##### Exercise input

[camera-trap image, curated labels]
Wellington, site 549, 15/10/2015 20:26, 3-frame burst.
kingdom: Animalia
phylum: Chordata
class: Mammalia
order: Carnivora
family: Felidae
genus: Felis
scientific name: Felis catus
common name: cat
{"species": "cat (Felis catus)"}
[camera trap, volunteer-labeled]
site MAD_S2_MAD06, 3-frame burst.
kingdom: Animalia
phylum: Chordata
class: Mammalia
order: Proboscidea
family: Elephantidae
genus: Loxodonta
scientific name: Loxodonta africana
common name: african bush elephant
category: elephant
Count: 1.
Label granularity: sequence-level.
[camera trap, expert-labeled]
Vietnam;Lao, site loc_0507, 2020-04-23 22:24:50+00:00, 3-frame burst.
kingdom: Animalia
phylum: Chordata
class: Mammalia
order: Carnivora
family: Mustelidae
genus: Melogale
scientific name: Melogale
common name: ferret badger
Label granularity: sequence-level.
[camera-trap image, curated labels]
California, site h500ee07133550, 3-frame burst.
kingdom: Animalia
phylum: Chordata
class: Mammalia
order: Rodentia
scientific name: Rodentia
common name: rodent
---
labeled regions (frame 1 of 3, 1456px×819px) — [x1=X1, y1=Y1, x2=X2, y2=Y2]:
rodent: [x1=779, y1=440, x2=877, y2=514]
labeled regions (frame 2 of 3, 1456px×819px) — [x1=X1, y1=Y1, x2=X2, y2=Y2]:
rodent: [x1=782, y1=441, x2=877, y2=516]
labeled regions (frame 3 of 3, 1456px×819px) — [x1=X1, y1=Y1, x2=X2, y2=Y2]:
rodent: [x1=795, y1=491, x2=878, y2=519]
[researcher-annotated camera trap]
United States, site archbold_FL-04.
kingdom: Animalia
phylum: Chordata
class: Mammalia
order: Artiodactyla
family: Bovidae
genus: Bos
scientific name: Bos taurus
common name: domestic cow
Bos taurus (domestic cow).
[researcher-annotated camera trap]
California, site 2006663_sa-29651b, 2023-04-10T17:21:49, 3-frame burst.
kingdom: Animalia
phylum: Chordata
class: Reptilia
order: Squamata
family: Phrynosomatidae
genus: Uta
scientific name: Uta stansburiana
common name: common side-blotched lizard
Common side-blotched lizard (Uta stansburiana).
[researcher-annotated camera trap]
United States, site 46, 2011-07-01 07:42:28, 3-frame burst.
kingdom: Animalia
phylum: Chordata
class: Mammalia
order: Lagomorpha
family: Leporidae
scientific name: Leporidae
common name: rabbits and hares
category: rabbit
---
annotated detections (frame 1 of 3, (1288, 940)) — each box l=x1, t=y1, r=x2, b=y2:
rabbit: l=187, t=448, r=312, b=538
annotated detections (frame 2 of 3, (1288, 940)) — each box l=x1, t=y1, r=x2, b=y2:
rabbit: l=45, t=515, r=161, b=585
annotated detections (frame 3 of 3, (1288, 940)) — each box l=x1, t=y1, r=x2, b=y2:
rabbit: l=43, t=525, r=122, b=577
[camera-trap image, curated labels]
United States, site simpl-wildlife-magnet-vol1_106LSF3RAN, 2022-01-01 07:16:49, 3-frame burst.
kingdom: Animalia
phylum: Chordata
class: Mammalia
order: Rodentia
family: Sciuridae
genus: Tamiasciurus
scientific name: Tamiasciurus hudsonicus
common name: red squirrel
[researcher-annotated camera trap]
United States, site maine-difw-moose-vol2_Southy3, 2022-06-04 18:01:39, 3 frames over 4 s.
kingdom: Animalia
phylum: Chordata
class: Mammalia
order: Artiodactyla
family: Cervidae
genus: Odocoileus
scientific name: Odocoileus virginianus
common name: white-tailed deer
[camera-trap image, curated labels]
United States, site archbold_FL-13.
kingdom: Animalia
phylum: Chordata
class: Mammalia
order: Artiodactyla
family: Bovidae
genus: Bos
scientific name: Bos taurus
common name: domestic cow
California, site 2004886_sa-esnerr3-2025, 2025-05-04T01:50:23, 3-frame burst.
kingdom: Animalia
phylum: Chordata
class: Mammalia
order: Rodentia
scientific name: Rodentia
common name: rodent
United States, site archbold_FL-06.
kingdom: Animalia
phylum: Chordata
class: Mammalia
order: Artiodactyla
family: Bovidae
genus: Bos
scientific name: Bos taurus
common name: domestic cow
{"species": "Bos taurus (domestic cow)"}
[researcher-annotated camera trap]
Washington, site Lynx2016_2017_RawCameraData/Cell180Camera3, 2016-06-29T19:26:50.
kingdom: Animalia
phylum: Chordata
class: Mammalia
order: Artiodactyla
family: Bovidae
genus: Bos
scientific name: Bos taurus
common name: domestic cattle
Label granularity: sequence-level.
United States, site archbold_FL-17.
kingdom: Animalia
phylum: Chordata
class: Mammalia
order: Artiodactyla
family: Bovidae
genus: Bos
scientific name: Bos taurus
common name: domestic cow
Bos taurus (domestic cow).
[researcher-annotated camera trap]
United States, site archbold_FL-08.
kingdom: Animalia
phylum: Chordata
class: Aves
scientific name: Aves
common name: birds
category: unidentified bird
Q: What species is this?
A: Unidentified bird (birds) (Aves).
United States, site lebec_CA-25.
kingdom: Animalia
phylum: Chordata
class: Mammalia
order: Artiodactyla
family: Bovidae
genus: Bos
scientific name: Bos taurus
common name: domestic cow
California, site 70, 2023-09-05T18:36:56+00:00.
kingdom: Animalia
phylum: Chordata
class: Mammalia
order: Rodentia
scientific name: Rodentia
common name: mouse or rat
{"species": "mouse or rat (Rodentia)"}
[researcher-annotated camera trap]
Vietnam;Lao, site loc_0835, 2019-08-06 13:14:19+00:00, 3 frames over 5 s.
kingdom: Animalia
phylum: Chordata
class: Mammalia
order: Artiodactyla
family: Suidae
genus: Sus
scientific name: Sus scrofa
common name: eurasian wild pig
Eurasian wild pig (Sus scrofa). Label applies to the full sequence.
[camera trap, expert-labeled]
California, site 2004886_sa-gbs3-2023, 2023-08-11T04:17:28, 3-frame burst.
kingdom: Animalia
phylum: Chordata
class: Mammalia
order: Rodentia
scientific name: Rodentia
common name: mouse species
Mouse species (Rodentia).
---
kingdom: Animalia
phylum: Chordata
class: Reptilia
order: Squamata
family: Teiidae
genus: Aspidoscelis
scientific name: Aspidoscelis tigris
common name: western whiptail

##########

Work instructions >>
Word for word, transcribe the data shown above.

Answer to this exercise >>
[camera-trap image, curated labels]
Wellington, site 549, 15/10/2015 20:26, 3-frame burst.
kingdom: Animalia
phylum: Chordata
class: Mammalia
order: Carnivora
family: Felidae
genus: Felis
scientific name: Felis catus
common name: cat
{"species": "cat (Felis catus)"}
[camera trap, volunteer-labeled]
site MAD_S2_MAD06, 3-frame burst.
kingdom: Animalia
phylum: Chordata
class: Mammalia
order: Proboscidea
family: Elephantidae
genus: Loxodonta
scientific name: Loxodonta africana
common name: african bush elephant
category: elephant
Count: 1.
Label granularity: sequence-level.
[camera trap, expert-labeled]
Vietnam;Lao, site loc_0507, 2020-04-23 22:24:50+00:00, 3-frame burst.
kingdom: Animalia
phylum: Chordata
class: Mammalia
order: Carnivora
family: Mustelidae
genus: Melogale
scientific name: Melogale
common name: ferret badger
Label granularity: sequence-level.
[camera-trap image, curated labels]
California, site h500ee07133550, 3-frame burst.
kingdom: Animalia
phylum: Chordata
class: Mammalia
order: Rodentia
scientific name: Rodentia
common name: rodent
---
labeled regions (frame 1 of 3, 1456px×819px) — [x1=X1, y1=Y1, x2=X2, y2=Y2]:
rodent: [x1=779, y1=440, x2=877, y2=514]
labeled regions (frame 2 of 3, 1456px×819px) — [x1=X1, y1=Y1, x2=X2, y2=Y2]:
rodent: [x1=782, y1=441, x2=877, y2=516]
labeled regions (frame 3 of 3, 1456px×819px) — [x1=X1, y1=Y1, x2=X2, y2=Y2]:
rodent: [x1=795, y1=491, x2=878, y2=519]
[researcher-annotated camera trap]
United States, site archbold_FL-04.
kingdom: Animalia
phylum: Chordata
class: Mammalia
order: Artiodactyla
family: Bovidae
genus: Bos
scientific name: Bos taurus
common name: domestic cow
Bos taurus (domestic cow).
[researcher-annotated camera trap]
California, site 2006663_sa-29651b, 2023-04-10T17:21:49, 3-frame burst.
kingdom: Animalia
phylum: Chordata
class: Reptilia
order: Squamata
family: Phrynosomatidae
genus: Uta
scientific name: Uta stansburiana
common name: common side-blotched lizard
Common side-blotched lizard (Uta stansburiana).
[researcher-annotated camera trap]
United States, site 46, 2011-07-01 07:42:28, 3-frame burst.
kingdom: Animalia
phylum: Chordata
class: Mammalia
order: Lagomorpha
family: Leporidae
scientific name: Leporidae
common name: rabbits and hares
category: rabbit
---
annotated detections (frame 1 of 3, (1288, 940)) — each box l=x1, t=y1, r=x2, b=y2:
rabbit: l=187, t=448, r=312, b=538
annotated detections (frame 2 of 3, (1288, 940)) — each box l=x1, t=y1, r=x2, b=y2:
rabbit: l=45, t=515, r=161, b=585
annotated detections (frame 3 of 3, (1288, 940)) — each box l=x1, t=y1, r=x2, b=y2:
rabbit: l=43, t=525, r=122, b=577
[camera-trap image, curated labels]
United States, site simpl-wildlife-magnet-vol1_106LSF3RAN, 2022-01-01 07:16:49, 3-frame burst.
kingdom: Animalia
phylum: Chordata
class: Mammalia
order: Rodentia
family: Sciuridae
genus: Tamiasciurus
scientific name: Tamiasciurus hudsonicus
common name: red squirrel
[researcher-annotated camera trap]
United States, site maine-difw-moose-vol2_Southy3, 2022-06-04 18:01:39, 3 frames over 4 s.
kingdom: Animalia
phylum: Chordata
class: Mammalia
order: Artiodactyla
family: Cervidae
genus: Odocoileus
scientific name: Odocoileus virginianus
common name: white-tailed deer
[camera-trap image, curated labels]
United States, site archbold_FL-13.
kingdom: Animalia
phylum: Chordata
class: Mammalia
order: Artiodactyla
family: Bovidae
genus: Bos
scientific name: Bos taurus
common name: domestic cow
California, site 2004886_sa-esnerr3-2025, 2025-05-04T01:50:23, 3-frame burst.
kingdom: Animalia
phylum: Chordata
class: Mammalia
order: Rodentia
scientific name: Rodentia
common name: rodent
United States, site archbold_FL-06.
kingdom: Animalia
phylum: Chordata
class: Mammalia
order: Artiodactyla
family: Bovidae
genus: Bos
scientific name: Bos taurus
common name: domestic cow
{"species": "Bos taurus (domestic cow)"}
[researcher-annotated camera trap]
Washington, site Lynx2016_2017_RawCameraData/Cell180Camera3, 2016-06-29T19:26:50.
kingdom: Animalia
phylum: Chordata
class: Mammalia
order: Artiodactyla
family: Bovidae
genus: Bos
scientific name: Bos taurus
common name: domestic cattle
Label granularity: sequence-level.
United States, site archbold_FL-17.
kingdom: Animalia
phylum: Chordata
class: Mammalia
order: Artiodactyla
family: Bovidae
genus: Bos
scientific name: Bos taurus
common name: domestic cow
Bos taurus (domestic cow).
[researcher-annotated camera trap]
United States, site archbold_FL-08.
kingdom: Animalia
phylum: Chordata
class: Aves
scientific name: Aves
common name: birds
category: unidentified bird
Q: What species is this?
A: Unidentified bird (birds) (Aves).
United States, site lebec_CA-25.
kingdom: Animalia
phylum: Chordata
class: Mammalia
order: Artiodactyla
family: Bovidae
genus: Bos
scientific name: Bos taurus
common name: domestic cow
California, site 70, 2023-09-05T18:36:56+00:00.
kingdom: Animalia
phylum: Chordata
class: Mammalia
order: Rodentia
scientific name: Rodentia
common name: mouse or rat
{"species": "mouse or rat (Rodentia)"}
[researcher-annotated camera trap]
Vietnam;Lao, site loc_0835, 2019-08-06 13:14:19+00:00, 3 frames over 5 s.
kingdom: Animalia
phylum: Chordata
class: Mammalia
order: Artiodactyla
family: Suidae
genus: Sus
scientific name: Sus scrofa
common name: eurasian wild pig
Eurasian wild pig (Sus scrofa). Label applies to the full sequence.
[camera trap, expert-labeled]
California, site 2004886_sa-gbs3-2023, 2023-08-11T04:17:28, 3-frame burst.
kingdom: Animalia
phylum: Chordata
class: Mammalia
order: Rodentia
scientific name: Rodentia
common name: mouse species
Mouse species (Rodentia).
---
kingdom: Animalia
phylum: Chordata
class: Reptilia
order: Squamata
family: Teiidae
genus: Aspidoscelis
scientific name: Aspidoscelis tigris
common name: western whiptail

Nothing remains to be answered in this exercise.